Sobre os R$ 127 mil pagos a uma locadora de carros com o uso do cartão, a ex-ministra disse que é comum realizar a locação de carros quando a autoridade está fora de Brasília e que a secretaria é pequena demais para realizar licitação para cumprir essa função. “Não houve intenção de usar o cartão para substituir a licitação, e sim de facilitar o trabalho', acrescentou.
Lacerda: em defesa do sigilo
Além da ex-ministra, o diretor-geral da Agência Brasileira de Inteligência (Abin), Paulo Lacerda, também depôs ontem na CPI Mista dos Cartões Corporativos. Ele defendeu a manutenção do sigilo nas despesas feitas pelo presidente da República e seus familiares com cartões corporativos e contas tipo B (a despesa é justificada por nota fiscal depois de o servidor receber uma verba). Afirmou ainda que esse procedimento é normal em outros países.
“Os gastos do presidente da República não podem se tornar vulneráveis por uma prestação de contas que venha causar ameaça ao mandatário”, disse Lacerda. “A segurança da rainha da Inglaterra não é diferente. A prestação de contas dela não é diferente”, concluiu. Ele defendeu também o sigilo dos gastos da Abin. Segundo ele, em 2007, a Agência teve orçamento de R$ 69 milhões, dos quais somente 11,7 milhões ficaram na rubrica de sigilo. “Mas isso não significa a inexistência de controle”, observou Lacerda, ao garantir que não interessa à Abin a “bisbilhotagem política.”
Esvaziamento
A oposição esvaziou o depoimento de Matilde, a exemplo do que já havia ocorrido esta manhã com o depoimento de Lacerda. A estratégia dos senadores do DEM e PSDB é abandonar a CPI mista dos cartões para concentrar as investigações na nova comissão, que será instalada no Senado. Com os trabalhos da comissão esvaziados, o depoimento de Matilde durou pouco mais de duas horas.
Os deputados Vic Pires (DEM-PA) e Índio da Costa (DEM-PA) foram os únicos da oposição a participar das duas audiências. Os dois evitaram, no entanto, fazer questionamentos à ex-ministra. Pires chegou a elogiar Matilde à frente da Secretaria de Igualdade Racial, mas disse considerar “estranho” que o governo tenha autorizado o seu depoimento à CPI após a disposição de blindar outras autoridades.
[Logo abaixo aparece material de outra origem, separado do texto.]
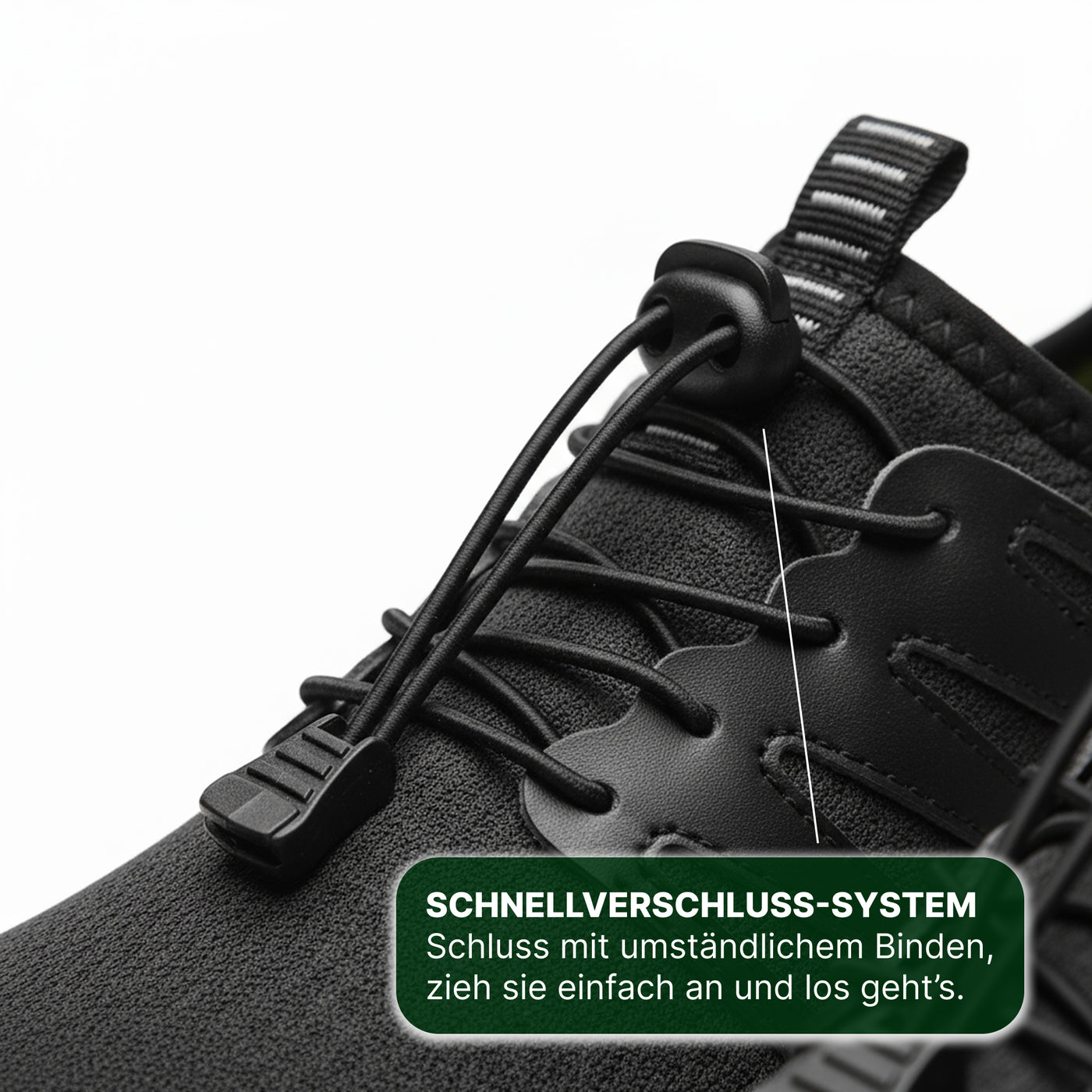 TideTrail – Barfußschuhe für Freiheit & gesunde Bewegung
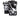 Venum Challenger MMA Gloves - 1827706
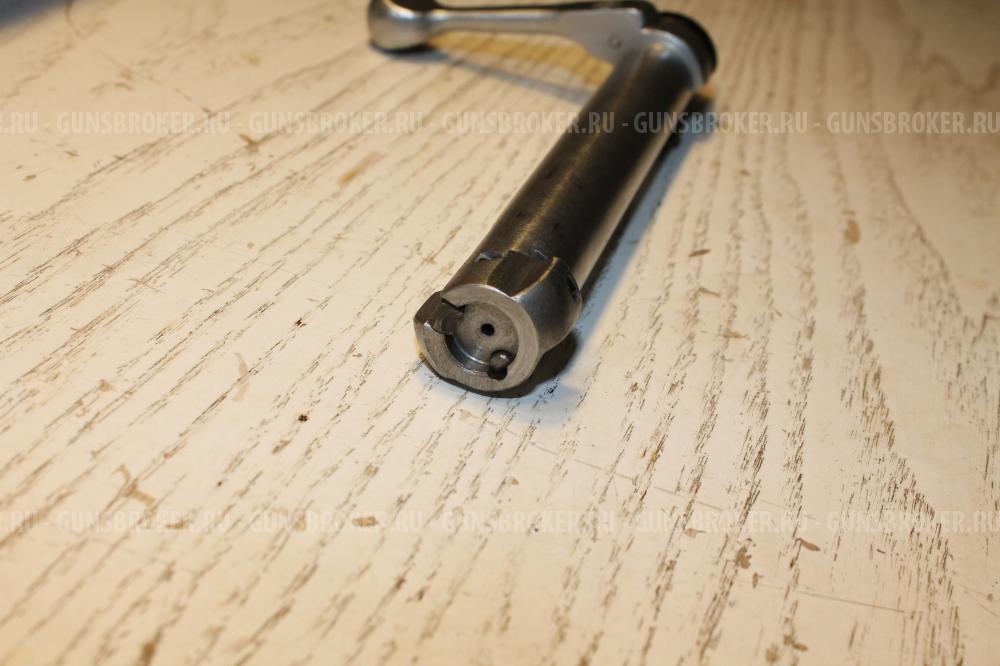 БАРС 4.1 к.5.6х39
“A senhora foi a única nessa história toda que caiu, o governo não lhe deu a mão. Se a senhora não teve culpa no cartório por dolo, continuaria no cargo. É isso que eu acho que o seu governo deveria ter feito. A gente vive uma vida política em que se homenageia os mortos, os vivos não”, criticou.
Costa, por sua vez, afirmou que se a ex-ministra foi usada como “bode expiatório” pelo governo e que a CPI vai descobrir novas irregularidades no uso dos cartões corporativos.
A presidente da CPI, senadora Marisa Serrano (PSDB-MS), lamentou o “fim melancólico” dos trabalhos da comissão.